A not-guilty verdict is likely to trigger a fierce debate over self-defence laws, Marcellus McRae, a former federal prosecutor now at Gibson, Dunn & Crutcher LLP in Los Angeles, said in a phone interview before the jury's decision.
"What's this suggesting?" McRae said. "Can all of us basically deputise ourselves, questioning people we think are suspicious?"
you may be wondering what this has to do with cycling. the answer is: it holds some strong clues about why we struggle to get justice for cyclists on the road. there are striking parallels with attempts to prosecute motorists who have struck cyclists, namely:
- a unique US culture of gun ownership and use which has normalised such behaviour, where it would be seen as outrageous and unjustified in others - such as in australia.
- this is similar to our motoring-centric culture, in which the act of striking and killing or seriously injuring a cyclist is broadly seen as normal, in that the motorist tends to be perceived as just going about their everyday business, only that a cyclist happened to get killed or maimed in the process.
- the victim being a part of a minority which is broadly viewed with suspicion. trayvon martin caught the attention of george zimmerman while simply walking down the street after buying a bag of Skittles. it was not likely the skittles which caught his attention.
- misunderstanding or disrespect for cyclists' rights to use roads has similarly been associated with a broad lack of sympathy for them, when injured in collisions with motor vehicles.
and the most important one:
- a justice system which has institutionalised protections for shooters. the defence of zimmerman's acquittal has mostly been around "the justice system took its course - justice is blind". but justice is not blind. it may or may not be in the courtroom, but the protections put in place which govern how courts adjudicate over such cases certainly are not. they place very little onus on shooters to defend their actions. this makes securing a conviction difficult.
- most or all of the above apply to cycling. in recent prosecutions of drivers who have killed or injured cyclists, the courts have been unable to compel the drivers to substantially defend the standard of their driving. all that was necessary for the defence was to cast doubt on whether the cyclist may have been negligent.
most reasonable people will look at the Zimmerman case and shake their heads, wondering how this guy was allowed to walk free. cyclists in Australia do the same thing, in cases against what appear to be very straightforward examples of dangerous driving resulting in serious injury or death to cyclists. justice should not be about complex legal principles and clever lawyers turning black into white - it should be about upholding community standards of behaviour.

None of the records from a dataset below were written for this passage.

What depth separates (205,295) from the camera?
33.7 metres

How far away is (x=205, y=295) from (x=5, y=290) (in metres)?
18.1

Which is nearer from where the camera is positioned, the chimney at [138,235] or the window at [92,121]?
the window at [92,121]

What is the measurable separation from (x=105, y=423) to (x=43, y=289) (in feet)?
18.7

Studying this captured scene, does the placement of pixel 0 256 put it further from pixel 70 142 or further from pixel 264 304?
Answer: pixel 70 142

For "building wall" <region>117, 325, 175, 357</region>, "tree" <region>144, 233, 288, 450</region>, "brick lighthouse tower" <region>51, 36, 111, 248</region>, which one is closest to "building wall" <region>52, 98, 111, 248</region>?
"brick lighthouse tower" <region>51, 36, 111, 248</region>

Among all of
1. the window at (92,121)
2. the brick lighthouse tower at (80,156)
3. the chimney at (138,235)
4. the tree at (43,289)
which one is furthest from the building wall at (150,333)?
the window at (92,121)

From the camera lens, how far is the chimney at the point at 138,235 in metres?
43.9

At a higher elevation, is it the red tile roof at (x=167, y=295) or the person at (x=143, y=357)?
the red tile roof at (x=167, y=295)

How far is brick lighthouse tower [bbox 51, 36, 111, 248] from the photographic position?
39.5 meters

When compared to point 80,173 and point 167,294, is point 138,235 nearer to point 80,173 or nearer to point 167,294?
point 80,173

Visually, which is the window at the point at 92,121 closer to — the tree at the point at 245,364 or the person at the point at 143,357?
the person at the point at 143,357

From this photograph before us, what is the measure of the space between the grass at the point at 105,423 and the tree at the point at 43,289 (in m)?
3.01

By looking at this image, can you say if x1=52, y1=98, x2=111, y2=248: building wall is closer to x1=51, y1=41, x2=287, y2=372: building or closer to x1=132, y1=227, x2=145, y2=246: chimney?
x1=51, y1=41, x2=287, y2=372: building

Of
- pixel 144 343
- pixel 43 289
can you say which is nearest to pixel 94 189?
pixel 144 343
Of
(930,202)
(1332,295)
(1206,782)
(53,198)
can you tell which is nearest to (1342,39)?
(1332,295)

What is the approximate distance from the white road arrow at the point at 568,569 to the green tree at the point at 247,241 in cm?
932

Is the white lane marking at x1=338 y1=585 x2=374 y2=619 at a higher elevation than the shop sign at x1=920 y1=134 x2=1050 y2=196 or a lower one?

the crucial point in all of the above points is that the relevant standards of behaviour - the defensible use of firearms or operation of a motor vehicle - are set well before these cases go to court. so long as the law fails to deliberately and explicitly impose higher standards of behaviour - on the use of firearms in the US or drivers in australia (and elsewhere) - prosecutors will continue to be forced to undertake prosecutions with one hand tied behind their back.
people will say "the court followed due process, justice was served" but justice is not served when the court or legal process is wrong in the first place.